Nada se acaba si todavía sirve para jugar (y hacer dinero)

Espectáculos

De acuerdo con el mandato de la época, ahora el protagonismo de las muñecas y juguetes de género femenino es mayor que en el resto de la serie.

Hace 9 años, millones de espectadores lagrimearon a gusto con el final de “Toy Story 3”. El cierre de la trilogía era perfecto, emotivo, y muy acertado. Pero al cuadro de conjunto le faltaba un personaje: la pastorcita de porcelana que adornaba el velador de la pieza de Molly. Tan delicada, ella, y poco divertida, casi nadie la echó de menos. Pues bien, ahora reaparece, se quita la pesada pollera del Siglo XVIII y, sin perder la femineidad, demuestra que es toda una mujercita de estos tiempos, hábil para el mando, la lucha, la vida independiente y la seducción.
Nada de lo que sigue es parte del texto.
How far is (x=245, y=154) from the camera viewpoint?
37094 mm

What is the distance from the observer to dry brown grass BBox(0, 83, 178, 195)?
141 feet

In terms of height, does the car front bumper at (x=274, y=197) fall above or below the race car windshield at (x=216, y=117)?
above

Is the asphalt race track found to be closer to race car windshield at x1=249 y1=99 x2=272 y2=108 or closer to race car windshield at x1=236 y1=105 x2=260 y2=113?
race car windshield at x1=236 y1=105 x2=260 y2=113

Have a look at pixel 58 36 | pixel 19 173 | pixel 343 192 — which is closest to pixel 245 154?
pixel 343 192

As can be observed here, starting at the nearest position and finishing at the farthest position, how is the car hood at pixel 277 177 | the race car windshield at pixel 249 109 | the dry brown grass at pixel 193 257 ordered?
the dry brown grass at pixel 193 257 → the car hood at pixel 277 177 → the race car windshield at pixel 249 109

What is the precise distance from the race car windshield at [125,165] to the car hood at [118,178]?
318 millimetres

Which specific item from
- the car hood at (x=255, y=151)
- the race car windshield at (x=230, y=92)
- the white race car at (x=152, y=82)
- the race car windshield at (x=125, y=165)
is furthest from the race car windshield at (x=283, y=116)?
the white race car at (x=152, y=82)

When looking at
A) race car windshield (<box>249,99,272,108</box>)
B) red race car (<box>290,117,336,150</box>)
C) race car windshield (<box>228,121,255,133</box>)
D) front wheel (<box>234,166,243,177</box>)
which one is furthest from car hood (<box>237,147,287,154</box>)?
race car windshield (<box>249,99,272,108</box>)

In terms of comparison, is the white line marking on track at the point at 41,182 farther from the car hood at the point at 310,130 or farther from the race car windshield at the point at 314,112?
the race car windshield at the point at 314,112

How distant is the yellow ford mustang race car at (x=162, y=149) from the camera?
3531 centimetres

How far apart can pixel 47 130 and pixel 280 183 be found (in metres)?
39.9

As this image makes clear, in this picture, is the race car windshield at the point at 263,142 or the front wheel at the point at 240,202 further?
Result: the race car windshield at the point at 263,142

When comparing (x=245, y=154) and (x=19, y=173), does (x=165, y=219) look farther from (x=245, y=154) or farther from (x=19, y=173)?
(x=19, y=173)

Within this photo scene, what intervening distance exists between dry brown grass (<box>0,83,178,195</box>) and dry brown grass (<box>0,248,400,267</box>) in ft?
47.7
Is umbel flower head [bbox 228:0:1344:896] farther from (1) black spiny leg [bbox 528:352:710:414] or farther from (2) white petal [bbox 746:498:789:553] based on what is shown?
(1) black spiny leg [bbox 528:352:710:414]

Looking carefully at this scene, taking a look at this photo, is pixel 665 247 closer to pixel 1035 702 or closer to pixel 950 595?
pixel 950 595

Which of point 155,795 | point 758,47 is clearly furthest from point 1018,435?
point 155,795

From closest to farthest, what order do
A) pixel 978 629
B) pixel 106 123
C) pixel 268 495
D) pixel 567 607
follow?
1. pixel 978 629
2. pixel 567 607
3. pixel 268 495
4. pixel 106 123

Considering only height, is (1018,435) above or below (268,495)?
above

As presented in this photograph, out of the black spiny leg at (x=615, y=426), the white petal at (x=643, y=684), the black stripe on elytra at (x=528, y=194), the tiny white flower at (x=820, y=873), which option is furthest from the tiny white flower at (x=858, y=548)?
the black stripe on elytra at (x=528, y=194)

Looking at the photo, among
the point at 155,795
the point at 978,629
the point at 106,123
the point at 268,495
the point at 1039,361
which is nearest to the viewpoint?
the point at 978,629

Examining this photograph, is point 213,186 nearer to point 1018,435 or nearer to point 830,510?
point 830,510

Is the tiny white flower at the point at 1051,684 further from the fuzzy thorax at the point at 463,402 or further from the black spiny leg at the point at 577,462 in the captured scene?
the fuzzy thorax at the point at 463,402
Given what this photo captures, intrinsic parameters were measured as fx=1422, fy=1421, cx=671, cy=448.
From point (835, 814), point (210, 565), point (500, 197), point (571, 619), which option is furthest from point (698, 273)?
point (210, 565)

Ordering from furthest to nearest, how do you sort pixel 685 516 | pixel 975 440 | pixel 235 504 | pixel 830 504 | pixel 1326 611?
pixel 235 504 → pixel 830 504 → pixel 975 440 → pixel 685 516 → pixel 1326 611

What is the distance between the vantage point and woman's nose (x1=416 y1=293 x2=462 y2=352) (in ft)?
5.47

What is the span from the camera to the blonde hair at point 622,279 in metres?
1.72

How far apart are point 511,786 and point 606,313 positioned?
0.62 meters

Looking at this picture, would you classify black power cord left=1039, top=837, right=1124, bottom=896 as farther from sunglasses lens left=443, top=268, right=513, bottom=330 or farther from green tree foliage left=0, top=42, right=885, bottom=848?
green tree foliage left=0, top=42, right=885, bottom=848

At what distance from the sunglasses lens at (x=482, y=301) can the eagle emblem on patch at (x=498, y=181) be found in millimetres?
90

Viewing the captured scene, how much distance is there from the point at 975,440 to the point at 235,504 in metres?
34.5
Hay más mujeres para este boletín: la nueva dueña de los juguetes, la muñeca medio pepona que controla a los recién llegados, una chiquitita movediza, compinche de la pastorcita, una muñecota antigua, que dice ser de los 50 y aporta la cuota de terror hasta que confiesa sus ansias de cariño y, entre otras, una nena morochita que puede enternecerse con una muñeca rubia. Interesante, la cuidadosa composición de estas criaturas. Y el pase de la estrella de sheriff, finalmente delegado a la vaquera Jessie.

También hay nuevos personajes masculinos: dos peluches siempre en pareja, un motociclista que parece salido de los Village People aunque digan que alude a un acróbata canadiense, en fin. Detrás de todo esto hay una guionista nueva, Stephany Folsom, adosada al histórico libretista Andrew Stanton. Pero falta lo más singular, un muñeco que no viene de fábrica. Lo hace la nena Bonnie con un cubierto de plástico, dos palitos de helado y otras cositas descartables, y lo convierte en su juguete preferido. Será el vaquero Woody, protagonista, quien le enseñe su misión en la vida. Y quien reconsidere también, su propia misión. Admirable, como siempre, la expresividad de los rostros, la inteligencia de la narración, combinando risas, lagrimitas, rescates en equipo, canciones y observaciones bien agudas. Y la inteligencia de Pixar para mantenerse al frente, en todo sentido. Disfrutarán de esta película los niños, y en especial aquellos espectadores que crecieron con los “Toy Story” (y en el fondo del alma, no los sueltan).

“Toy Story 4” (EE.UU., 2019). Dir.: J. Cooley. Animación.